Listen to this story
Text-to-image AI generation tools have entered their wild wild west phase. The sweeping trend which Open AI’s DALL.E 2 started with great caution has drastically turned into a world where anything goes.
Last week, London and Los Altos-based startup Stability.ai released its open-source text-to-image generator Stable Diffusion to the public. Comparable in quality to DALL.E 2 and Midjourney, the implications of the step taken by Stability.ai are huge and mean exactly this — anyone can now take the code and replicate it to build free apps of their own for text-to-image tasks.
Sign up for your weekly dose of what's up in emerging technology.
Moreover, Stable Diffusion, unlike its predecessors, has next to no restrictions barring users from generating images with inappropriate content or prominent personalities. DALL.E 2’s beta version, which will now be sold to a million people on its growing waitlist, has certain keyword-level prompt filters as well as tweaks in the model that prevents users from generating likenesses of real people.
Level the playing field
During the tool’s release, Emad Mostaque, the founder of Stability.ai, said that he wanted to “democratise image generation in a way that would create an open ecosystem that will truly explore the boundaries of latent space”. Mostaque, an Oxford alumnus, has co-founded a project called Symmitree that was started to reduce the cost of smartphones and the internet for the underprivileged sections of society.
In a recent interview with The Washington Post, Mostaque spoke with pride about his startup’s independence. Speaking against the perceived guardedness of other Big Tech organisations, Mostaque said, “I believe control of these models should not be determined by a bunch of self-appointed people in Palo Alto. I believe they should be open.”

┄┄┄┄┄┄

(EXERCISE) Resume the article about Stability.ai's public release of Stable Diffusion, starting right after its final sentence.

(EXTRACTED MATERIAL)
┄┄┄┄┄┄

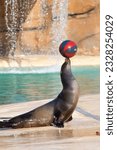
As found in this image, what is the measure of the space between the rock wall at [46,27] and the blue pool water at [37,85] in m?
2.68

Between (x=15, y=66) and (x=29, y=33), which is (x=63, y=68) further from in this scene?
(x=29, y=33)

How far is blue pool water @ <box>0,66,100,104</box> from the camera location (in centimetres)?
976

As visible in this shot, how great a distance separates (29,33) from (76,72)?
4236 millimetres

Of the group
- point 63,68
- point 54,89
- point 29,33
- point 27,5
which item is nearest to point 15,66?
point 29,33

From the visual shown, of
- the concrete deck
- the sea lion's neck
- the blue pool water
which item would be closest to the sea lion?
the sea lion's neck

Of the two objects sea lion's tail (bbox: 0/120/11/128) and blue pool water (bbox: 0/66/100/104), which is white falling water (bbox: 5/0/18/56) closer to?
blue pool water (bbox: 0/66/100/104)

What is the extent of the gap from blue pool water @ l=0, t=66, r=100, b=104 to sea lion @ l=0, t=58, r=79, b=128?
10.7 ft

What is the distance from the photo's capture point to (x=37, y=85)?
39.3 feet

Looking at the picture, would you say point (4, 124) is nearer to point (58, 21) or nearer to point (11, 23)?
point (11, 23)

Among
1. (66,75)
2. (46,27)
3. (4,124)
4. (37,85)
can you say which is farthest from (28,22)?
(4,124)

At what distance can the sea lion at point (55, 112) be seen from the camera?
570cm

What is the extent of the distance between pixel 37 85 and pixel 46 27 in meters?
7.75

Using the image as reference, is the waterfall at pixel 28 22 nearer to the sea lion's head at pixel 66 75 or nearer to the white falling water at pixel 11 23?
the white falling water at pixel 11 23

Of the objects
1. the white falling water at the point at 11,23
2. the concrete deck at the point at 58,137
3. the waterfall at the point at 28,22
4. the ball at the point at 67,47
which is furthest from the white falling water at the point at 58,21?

┄┄┄┄┄┄

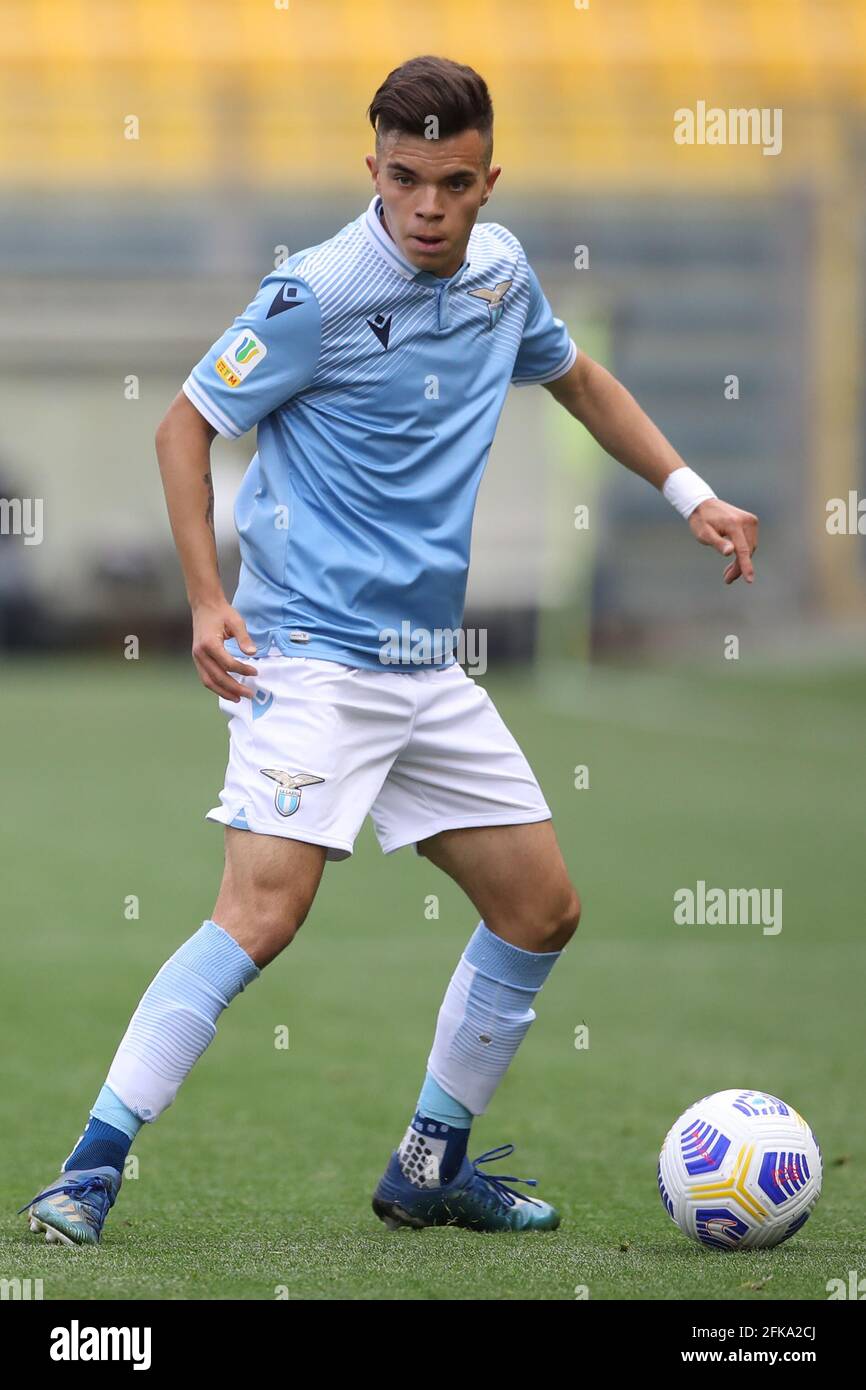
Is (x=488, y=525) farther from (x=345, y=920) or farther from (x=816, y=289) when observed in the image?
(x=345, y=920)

┄┄┄┄┄┄

(WRITTEN RESPONSE)
OpenAI’s DALL.E 2 and Google’s Imagen were closed to the public since their launch, except for a select number of artists. While Imagen is still closed, OpenAI sped up the availability of the tool for its waitlist, albeit reluctantly. While experts have recommended open sourcing these tools to improve them, Big Tech was wary of the responsibility and potential censure that would come with the misuse of these tools. It was natural that a smaller player would bite the bullet. And Stable Diffusion did.
Dangers of no filters, free for all
Since the announcement, images generated by Stable Diffusion started appearing everywhere. A number of art-generating services like Artbreeder and Pixelz.ai caught up quickly and started using Stable Diffusion. (Just last week, an Indian portfolio of media ventures Eros Investments announced a partnership with Stability.ai)
And with images that were artistically brilliant and photorealistic, came many problematic ones. The model was leaked on the infamous discussion forum 4chan, popular mainly among young males, which was quick to churn out pornographic content and images with nude celebrities. The unholy combination of open source and restriction-free has immediately brought the possibility of deepfakes much closer than they were.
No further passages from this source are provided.